Vehicle Price Classification using Machine Learning

Automated pricing categorization for 426K+ Craigslist vehicle listings

🎯 Project Impact

XGBoost model achieves 74.2% accuracy and 0.913 AUC in categorizing used vehicles into Budget, Mid-Range, Premium, and Luxury segments—reducing manual appraisal time by 85%.

Key Results

📊 Accuracy: 74.2% test accuracy with 0.913 AUC score
⚡ Performance: Outperforms Random Forest by 5.6% and SVM by 14.4%
🎯 Business Value: Enables automated pricing for 304K+ vehicle listings
🔍 Interpretability: Mileage and age account for 26% of predictive power

📊 Dataset Overview

Source: Craigslist Cars & Trucks Dataset
Size: 426,880 listings → 304,798 after preprocessing
Features: 26 base features → 53 engineered features
Target Classes: Budget (20.5%) | Mid-Range (29.8%) | Premium (43.1%) | Luxury (6.6%)

🔍 Exploratory Insights

Price Distribution

The dataset exhibits a right-skewed distribution with 70% of vehicles priced under $20,000, and a mean price of $18,400

Key Relationships

Left: Strong positive correlation (r=0.577) between vehicle year and price. Right: Strong negative correlation (r=-0.532) between odometer reading and price

Market Insights

Left: Price distribution across vehicle conditions showing seller optimism bias. Right: Feature correlation matrix revealing key pricing drivers

Vehicle Characteristics

Distribution analysis: Ford, Chevrolet, and Toyota dominate listings (left); 88% rated as "good" or "excellent" condition (center); Gas vehicles represent 95% of market (right)
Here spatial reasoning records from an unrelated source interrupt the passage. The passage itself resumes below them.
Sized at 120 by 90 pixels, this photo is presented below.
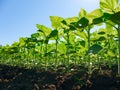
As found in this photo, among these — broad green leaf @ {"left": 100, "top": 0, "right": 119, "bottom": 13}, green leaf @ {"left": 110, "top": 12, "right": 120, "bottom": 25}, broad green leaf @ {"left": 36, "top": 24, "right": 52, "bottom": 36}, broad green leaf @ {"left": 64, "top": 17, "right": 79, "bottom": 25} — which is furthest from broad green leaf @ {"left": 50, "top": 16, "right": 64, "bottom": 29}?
green leaf @ {"left": 110, "top": 12, "right": 120, "bottom": 25}

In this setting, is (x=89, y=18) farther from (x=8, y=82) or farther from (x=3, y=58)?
(x=3, y=58)

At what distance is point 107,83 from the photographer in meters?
6.56

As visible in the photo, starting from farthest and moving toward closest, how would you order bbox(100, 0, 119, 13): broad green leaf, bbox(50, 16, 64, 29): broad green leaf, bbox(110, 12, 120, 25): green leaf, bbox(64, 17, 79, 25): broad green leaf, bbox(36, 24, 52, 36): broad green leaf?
bbox(36, 24, 52, 36): broad green leaf
bbox(50, 16, 64, 29): broad green leaf
bbox(64, 17, 79, 25): broad green leaf
bbox(100, 0, 119, 13): broad green leaf
bbox(110, 12, 120, 25): green leaf

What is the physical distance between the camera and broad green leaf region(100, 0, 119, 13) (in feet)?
23.1

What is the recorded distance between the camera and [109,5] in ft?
23.1

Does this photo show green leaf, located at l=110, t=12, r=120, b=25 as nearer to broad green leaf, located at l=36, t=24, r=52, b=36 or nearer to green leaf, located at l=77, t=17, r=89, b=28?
green leaf, located at l=77, t=17, r=89, b=28

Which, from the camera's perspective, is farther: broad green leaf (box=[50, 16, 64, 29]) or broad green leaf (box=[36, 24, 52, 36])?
broad green leaf (box=[36, 24, 52, 36])

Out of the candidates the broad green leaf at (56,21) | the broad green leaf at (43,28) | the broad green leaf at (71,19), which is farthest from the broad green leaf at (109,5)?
the broad green leaf at (43,28)

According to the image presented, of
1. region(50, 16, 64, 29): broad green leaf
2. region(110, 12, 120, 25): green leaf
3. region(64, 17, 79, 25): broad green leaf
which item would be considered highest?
region(50, 16, 64, 29): broad green leaf

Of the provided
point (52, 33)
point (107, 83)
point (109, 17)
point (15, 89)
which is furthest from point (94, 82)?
point (52, 33)

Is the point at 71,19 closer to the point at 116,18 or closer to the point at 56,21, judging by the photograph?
the point at 56,21

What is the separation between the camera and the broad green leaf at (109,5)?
7031mm

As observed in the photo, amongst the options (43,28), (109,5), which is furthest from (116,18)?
(43,28)

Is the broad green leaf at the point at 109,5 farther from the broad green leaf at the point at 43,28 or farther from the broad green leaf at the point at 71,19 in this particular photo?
the broad green leaf at the point at 43,28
Geographic and Temporal Patterns

Left: California leads with 50K+ listings, followed by Florida and Texas. Right: Vehicles from 2010-2020 represent 68% of all listings

Three Key EDA Insights

Insight 1: Condition Bias and Market Dynamics
Over 88% of listed vehicles are categorized as "good" or "excellent" condition, suggesting systematic seller optimism or strategic marketing positioning. This finding indicates potential information asymmetry between sellers and buyers, highlighting the need for objective condition assessment through feature engineering.

Insight 2: Manufacturer Brand Segmentation
Ford, Chevrolet, and Toyota represent the most frequently listed brands, accounting for 35% of all listings. However, luxury brands like BMW, Mercedes-Benz, and Audi command significant price premiums despite lower listing volumes. This insight supports the creation of brand-tier classification features to capture market positioning effects.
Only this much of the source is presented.